However, Appellant has not provided sufficient evidence that this is
unexpected. In fact, Gleixner states that “all 3 TK inhibitors counteracted
SCF-dependent growth of doxycycline-exposed (KIT-expressing)
Ton.Kit.wt cells with IC50 values of 3 to 30 nM for PKC412, 30 to 300 nM
for AMN107, and 3 to 30 nM for imatinib” (id.), suggesting that the claimed
compound, PKC412, is not unexpectedly superior to imatinib in patients
having wild type KIT.
With regard to claim 30, we also understand that Appellant has
provided evidence indicating that the “D816V KIT mutation of [systemic
mastocytosis] has been shown to be resistant to the tyrosine kinase inhibitor
imatinib mesylate (Gleevec) both in vitro and in vivo” (Gotlib 2866).

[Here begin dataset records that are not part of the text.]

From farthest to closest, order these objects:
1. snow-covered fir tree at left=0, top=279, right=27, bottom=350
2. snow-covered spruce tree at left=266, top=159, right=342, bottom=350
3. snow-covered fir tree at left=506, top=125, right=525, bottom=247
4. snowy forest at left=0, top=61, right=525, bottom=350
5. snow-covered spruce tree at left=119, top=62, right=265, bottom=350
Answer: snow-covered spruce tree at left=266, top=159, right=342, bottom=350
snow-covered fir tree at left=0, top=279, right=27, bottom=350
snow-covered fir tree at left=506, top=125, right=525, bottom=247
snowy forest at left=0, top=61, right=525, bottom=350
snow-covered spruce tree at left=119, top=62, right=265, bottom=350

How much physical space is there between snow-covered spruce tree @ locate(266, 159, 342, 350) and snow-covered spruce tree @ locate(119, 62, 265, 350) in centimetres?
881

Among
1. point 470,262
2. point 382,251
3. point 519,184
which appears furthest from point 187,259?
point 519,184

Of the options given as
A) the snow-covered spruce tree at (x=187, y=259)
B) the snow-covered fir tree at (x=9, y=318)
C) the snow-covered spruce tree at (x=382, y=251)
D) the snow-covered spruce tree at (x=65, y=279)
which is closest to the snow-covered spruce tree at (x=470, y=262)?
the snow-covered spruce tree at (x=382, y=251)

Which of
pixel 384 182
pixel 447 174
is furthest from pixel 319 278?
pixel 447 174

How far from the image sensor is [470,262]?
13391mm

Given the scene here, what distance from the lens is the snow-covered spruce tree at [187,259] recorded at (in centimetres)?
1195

However, given the presumption of claim differentiation, we assume that
there are mastocytosis patients with a resistance to imatinib that do not have
the mutation of claim 34. In addition, Appellant has not provided adequate

7 Karoline V. Gleixner et al., PKC412 inhibits in vitro growth of neoplastic
human mast cells expressing the D816V-mutated variant of KIT:
comparison with AMN107, imatinib, and cladribine (2CdA) and evaluation
of cooperative drug effects, 107 BLOOD 752-759 (2006).
8 Jason Gotlib et al., Activity of the tyrosine kinase inhibitor PKC412 in a
patient with mast cell leukemia with the D816V KIT mutation, 106 BLOOD
2865-2870 (2005).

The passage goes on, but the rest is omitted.